A slight numbness was the first sign. A tingling scalp... some gooseflesh, perhaps. Soon enough, he would hear a crack in the sky and notice visual noise amplifying across the spectrum.
  SLAKE was undergoing another temporal shift.
  He had not energised his personal Time Displacement Beacon — this was being done from afar by the APF’s HORLOGE team locking onto his subcutaneous transponder to bring him back to Point of Origin.
  SLAKE’s last visual before Transition was that of a woman’s face staring him straight in the eyes. Outside of the Kilowatt Klub in Heritageville (Stratum XXVI), the neon had cast down upon the two in the waning night. The time displacement effect was disorienting him. The sight of the woman changed in his eyes. It became like watching her on a movie screen. And then it was like watching himself watching her on a movie screen. Meta... and Meta, Once Removed.
  And then he was gone.

  SLAKE appeared on the platform back at the HORLOGE lab and collapsed. Team members rushed up to him (not overly concerned, for this was a normal part of the experience) and took him directly to Briefing.

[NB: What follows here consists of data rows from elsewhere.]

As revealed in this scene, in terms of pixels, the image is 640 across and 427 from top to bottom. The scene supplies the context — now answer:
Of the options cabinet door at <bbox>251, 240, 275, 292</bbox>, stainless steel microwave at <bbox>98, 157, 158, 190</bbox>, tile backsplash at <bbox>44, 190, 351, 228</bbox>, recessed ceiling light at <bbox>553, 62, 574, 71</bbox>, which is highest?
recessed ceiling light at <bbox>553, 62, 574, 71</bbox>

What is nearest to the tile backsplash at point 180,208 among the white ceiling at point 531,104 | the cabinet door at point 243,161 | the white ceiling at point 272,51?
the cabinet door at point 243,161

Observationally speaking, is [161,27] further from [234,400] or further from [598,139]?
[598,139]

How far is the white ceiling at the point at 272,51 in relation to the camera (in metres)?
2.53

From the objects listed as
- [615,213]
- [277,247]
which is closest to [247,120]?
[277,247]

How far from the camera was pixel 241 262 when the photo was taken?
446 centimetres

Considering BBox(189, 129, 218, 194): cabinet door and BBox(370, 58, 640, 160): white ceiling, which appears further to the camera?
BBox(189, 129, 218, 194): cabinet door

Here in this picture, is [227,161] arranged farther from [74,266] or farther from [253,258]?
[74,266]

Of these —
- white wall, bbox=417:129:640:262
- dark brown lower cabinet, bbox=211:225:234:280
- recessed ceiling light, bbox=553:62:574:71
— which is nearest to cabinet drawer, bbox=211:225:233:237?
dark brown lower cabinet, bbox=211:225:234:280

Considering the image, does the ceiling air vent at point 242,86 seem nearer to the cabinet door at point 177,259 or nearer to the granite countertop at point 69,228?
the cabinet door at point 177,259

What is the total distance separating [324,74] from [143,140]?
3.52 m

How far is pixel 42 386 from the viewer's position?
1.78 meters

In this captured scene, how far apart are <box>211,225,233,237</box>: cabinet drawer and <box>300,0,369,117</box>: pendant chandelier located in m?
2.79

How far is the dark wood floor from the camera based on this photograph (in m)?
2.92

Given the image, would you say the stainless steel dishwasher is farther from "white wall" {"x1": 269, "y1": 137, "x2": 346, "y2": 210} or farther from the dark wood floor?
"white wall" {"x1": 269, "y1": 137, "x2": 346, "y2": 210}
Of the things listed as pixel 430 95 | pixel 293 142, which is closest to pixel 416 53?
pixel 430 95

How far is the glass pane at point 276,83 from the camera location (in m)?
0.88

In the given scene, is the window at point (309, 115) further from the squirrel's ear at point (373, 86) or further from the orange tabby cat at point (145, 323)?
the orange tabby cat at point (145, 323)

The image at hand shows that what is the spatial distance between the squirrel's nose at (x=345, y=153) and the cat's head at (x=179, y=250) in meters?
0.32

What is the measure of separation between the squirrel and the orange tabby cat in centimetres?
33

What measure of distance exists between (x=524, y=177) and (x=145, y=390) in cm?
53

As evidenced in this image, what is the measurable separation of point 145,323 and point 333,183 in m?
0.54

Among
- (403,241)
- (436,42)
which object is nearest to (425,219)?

  “Glad you’re back,” Director Gutts said with a reassuring hand on the shoulder.
  “By the way,” he added sheepishly, “Subsequently in that timeline, she became a pilot. We knew you were becoming somewhat attached. We had to bring you back.”
  “At least I finally got to speak with her,” the chrononaut shrugged.

  One month later (current time) the woman’s face again appeared before SLAKE — but this was no side effect. There she was, on the television, a face in the crowd at a concert in the round. A beaming smile, head and shoulders teetering to the music. The sense of joy was palpable to SLAKE.
  “Godspeed, and blue skies ahead.”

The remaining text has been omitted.